No event of his childhood meant more to Henry Moyle than the patriarchal blessing that he received under the hands of his uncle Henry Moyle on 24 June 1901. He had been ordained to the Aaronic priesthood and set apart as a deacon in his church only a few weeks before. After the pattern of such blessings, young Henry was identified with the family of Abraham through the lineage of Ephraim. The promises then made to him, contingent upon “faithfulness through life,” were so motivating to him later that they warrant quoting at length:
I bless thee in the spirit that thou may become bright and powerful in the hands of the Lord for a great and mighty mission lies before thee. Thou shalt become powerful in the proclamation of the gospel, after becoming fully endowed in the house of the Lord and receiving the Holy Priesthood, which shall be placed upon thee.
Thou shalt testify before many people, before rulers and the heads of nations and great men of the earth of the restoration of the gospel.
Thou shalt be blessed with the gifts of the spirit; thou shalt lay hands on the sick and they shall recover; evil spirits shall depart at thy rebuke. The spirit of discernment shall be given unto thee whereby thou shalt read the secrets of men’s hearts, for their evil thoughts shall be laid open before thee as the pages of an open book.
The spirit of the Lord shall increase upon thee from this time forth and the Holy Ghost shall rest upon thee with great and mighty power.
Thou shalt become prominent in thy day among the councils of the Holy Priesthood as a leader in Israel. Thou shalt also become prominent as a law maker for thou shalt sit with that great council which shall convene in the Center Stake of Zion and assist in the framing of that great law which shall go forth from Zion, when the word of the Lord shall go forth from Jerusalem.
Thy name is written in the Lamb’s Book of Life. Thou shalt be numbered with the fathers in Israel and to thy increase there shall be no end.
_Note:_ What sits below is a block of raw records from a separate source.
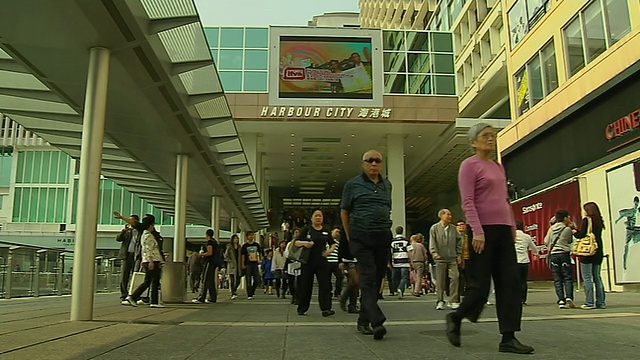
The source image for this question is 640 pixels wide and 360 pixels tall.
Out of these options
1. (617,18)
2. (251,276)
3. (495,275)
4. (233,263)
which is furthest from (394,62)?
(495,275)

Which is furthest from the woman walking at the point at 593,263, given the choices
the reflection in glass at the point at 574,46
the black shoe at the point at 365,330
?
the reflection in glass at the point at 574,46

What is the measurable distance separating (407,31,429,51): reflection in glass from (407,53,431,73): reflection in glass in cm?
51

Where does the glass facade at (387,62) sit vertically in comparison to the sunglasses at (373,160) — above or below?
above

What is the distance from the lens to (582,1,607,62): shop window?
16484 mm

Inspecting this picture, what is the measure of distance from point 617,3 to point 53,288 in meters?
17.5

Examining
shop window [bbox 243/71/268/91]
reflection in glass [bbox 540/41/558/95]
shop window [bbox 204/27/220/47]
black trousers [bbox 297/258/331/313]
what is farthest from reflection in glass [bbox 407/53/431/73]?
black trousers [bbox 297/258/331/313]

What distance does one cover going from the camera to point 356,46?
1231 inches

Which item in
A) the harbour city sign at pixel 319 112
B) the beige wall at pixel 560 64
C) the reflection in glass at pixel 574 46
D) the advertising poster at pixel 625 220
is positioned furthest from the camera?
the harbour city sign at pixel 319 112

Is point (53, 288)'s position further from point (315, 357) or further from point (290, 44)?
point (290, 44)

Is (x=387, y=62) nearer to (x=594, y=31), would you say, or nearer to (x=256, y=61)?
(x=256, y=61)

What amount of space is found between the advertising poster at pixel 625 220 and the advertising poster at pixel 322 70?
56.0 ft

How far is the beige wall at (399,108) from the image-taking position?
30734 mm

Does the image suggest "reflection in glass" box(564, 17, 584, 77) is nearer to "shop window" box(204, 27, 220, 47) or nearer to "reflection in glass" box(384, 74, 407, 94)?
"reflection in glass" box(384, 74, 407, 94)

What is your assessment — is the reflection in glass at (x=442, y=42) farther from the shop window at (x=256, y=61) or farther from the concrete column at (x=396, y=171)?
the shop window at (x=256, y=61)
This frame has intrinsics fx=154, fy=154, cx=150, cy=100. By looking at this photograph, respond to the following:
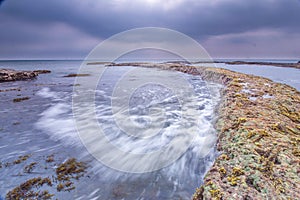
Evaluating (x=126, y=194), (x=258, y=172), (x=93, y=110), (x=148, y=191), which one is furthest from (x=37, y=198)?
(x=93, y=110)

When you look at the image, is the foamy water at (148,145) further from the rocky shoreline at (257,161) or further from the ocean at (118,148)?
the rocky shoreline at (257,161)

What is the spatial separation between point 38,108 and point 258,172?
10172 millimetres

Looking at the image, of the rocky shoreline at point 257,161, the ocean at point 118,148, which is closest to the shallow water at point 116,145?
the ocean at point 118,148

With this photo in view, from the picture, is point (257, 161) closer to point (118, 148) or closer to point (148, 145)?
point (148, 145)

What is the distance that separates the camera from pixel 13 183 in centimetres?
312

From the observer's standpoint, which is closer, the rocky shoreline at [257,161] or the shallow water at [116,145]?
the rocky shoreline at [257,161]

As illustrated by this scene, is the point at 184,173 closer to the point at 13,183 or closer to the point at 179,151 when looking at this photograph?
the point at 179,151

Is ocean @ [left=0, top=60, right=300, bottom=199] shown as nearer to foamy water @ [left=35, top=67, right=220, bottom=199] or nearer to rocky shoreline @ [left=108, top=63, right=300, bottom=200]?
foamy water @ [left=35, top=67, right=220, bottom=199]

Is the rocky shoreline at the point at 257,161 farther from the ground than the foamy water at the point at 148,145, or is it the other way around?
the rocky shoreline at the point at 257,161

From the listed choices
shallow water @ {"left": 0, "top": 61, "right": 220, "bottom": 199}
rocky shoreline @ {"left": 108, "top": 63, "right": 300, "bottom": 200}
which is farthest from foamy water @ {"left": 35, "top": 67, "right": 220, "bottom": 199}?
rocky shoreline @ {"left": 108, "top": 63, "right": 300, "bottom": 200}

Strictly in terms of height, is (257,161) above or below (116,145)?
above

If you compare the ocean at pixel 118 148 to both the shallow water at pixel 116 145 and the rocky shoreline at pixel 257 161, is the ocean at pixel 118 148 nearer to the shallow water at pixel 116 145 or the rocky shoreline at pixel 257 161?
the shallow water at pixel 116 145

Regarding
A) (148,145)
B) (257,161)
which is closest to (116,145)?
(148,145)

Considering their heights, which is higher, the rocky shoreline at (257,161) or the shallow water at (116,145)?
the rocky shoreline at (257,161)
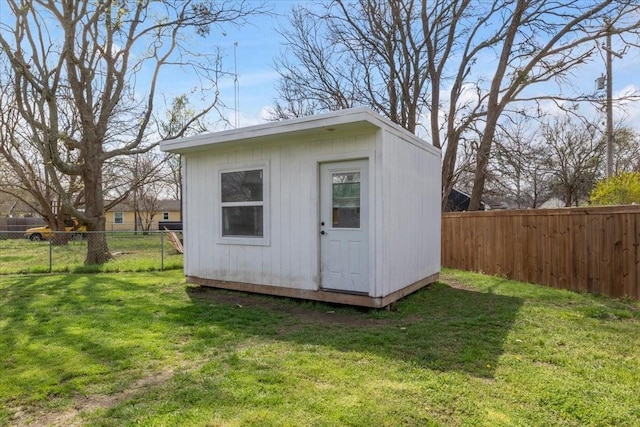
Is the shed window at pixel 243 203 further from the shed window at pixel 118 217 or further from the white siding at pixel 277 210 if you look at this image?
the shed window at pixel 118 217

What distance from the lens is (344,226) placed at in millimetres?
5160

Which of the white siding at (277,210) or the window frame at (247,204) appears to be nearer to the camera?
the white siding at (277,210)

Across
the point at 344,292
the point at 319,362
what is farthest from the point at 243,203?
the point at 319,362

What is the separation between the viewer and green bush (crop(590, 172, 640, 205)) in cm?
921

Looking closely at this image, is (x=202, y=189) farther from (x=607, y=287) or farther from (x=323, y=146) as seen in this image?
(x=607, y=287)

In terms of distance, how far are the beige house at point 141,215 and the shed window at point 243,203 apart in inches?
1241

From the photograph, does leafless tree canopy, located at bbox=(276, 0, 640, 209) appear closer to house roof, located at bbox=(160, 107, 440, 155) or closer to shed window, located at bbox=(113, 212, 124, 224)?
house roof, located at bbox=(160, 107, 440, 155)

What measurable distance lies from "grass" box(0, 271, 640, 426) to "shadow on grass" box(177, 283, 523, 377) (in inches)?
0.8

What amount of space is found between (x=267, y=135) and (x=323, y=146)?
766 mm

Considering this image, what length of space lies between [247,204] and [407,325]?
116 inches

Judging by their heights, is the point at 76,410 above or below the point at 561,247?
below

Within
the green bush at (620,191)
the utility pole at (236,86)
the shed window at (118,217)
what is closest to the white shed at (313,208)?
the utility pole at (236,86)

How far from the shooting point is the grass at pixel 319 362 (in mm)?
2406

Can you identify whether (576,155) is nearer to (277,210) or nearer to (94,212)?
(277,210)
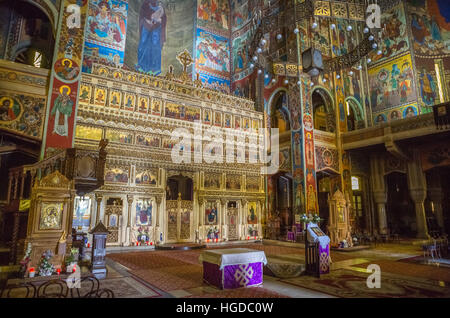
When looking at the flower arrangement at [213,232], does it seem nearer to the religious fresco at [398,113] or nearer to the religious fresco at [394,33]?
the religious fresco at [398,113]

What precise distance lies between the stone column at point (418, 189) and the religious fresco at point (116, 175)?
1434 cm

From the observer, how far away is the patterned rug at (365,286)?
5.07 metres

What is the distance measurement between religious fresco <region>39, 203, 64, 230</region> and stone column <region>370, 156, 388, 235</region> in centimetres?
1632

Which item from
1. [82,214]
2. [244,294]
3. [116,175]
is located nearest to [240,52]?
[116,175]

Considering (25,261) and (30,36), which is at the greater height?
(30,36)

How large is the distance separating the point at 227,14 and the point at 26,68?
14562 mm

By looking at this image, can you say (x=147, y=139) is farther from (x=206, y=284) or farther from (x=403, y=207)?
(x=403, y=207)

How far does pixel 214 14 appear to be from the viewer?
19.7m

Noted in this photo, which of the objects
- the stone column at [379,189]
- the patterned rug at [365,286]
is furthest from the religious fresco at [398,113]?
the patterned rug at [365,286]

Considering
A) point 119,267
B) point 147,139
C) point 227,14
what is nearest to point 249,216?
point 147,139

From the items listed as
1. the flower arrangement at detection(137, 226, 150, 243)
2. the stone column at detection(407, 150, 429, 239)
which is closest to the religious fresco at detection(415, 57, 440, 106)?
the stone column at detection(407, 150, 429, 239)

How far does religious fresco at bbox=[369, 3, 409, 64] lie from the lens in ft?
54.4

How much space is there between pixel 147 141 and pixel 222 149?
4.20 m

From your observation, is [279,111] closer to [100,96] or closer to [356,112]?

Thou shalt be blessed with wealth and the riches of the land. Thou [p.22]shalt perform a great labor in the Temple of the Lord and receive great manifestations through the power of the Lord and thou shalt receive information through the inspiration of the spirit of our departed ancestry and kindred. Thou shalt become a savior upon Mt. Zion and no weapon that is formed against thee shall prosper. …
Thou shalt enter the marriage supper of the lamb. These blessings, with all blessings thy heart may desire in righteousness, I seal upon thee and I seal thee up unto eternal life to come forth in the morning of the first resurrection, a king and a priest unto the most high God to rule and reign in the house of God forever.
The further blessing that he received from the church patriarch, John Smith, on 9 July 1909 reaffirmed his possibilities and promised him safety and success on his mission. The venerable son of Hyrum Smith also promised: “Thy name shall be honorable in the land and with thy posterity shall be handed down from generation to generation.”
When Henry D. Moyle left Salt Lake City for Europe, he bore a sharpened sense of obligation and destiny. He was a teenager no longer.
3. The Word of Wisdom is the Mormon health code that discourages the use of alcoholic beverages, tobacco, and “hot drinks” (which are generally understood to refer to tea and coffee). It was a revelation received by Joseph Smith in Kirtland, Ohio, on 27 February 1833.—Ed.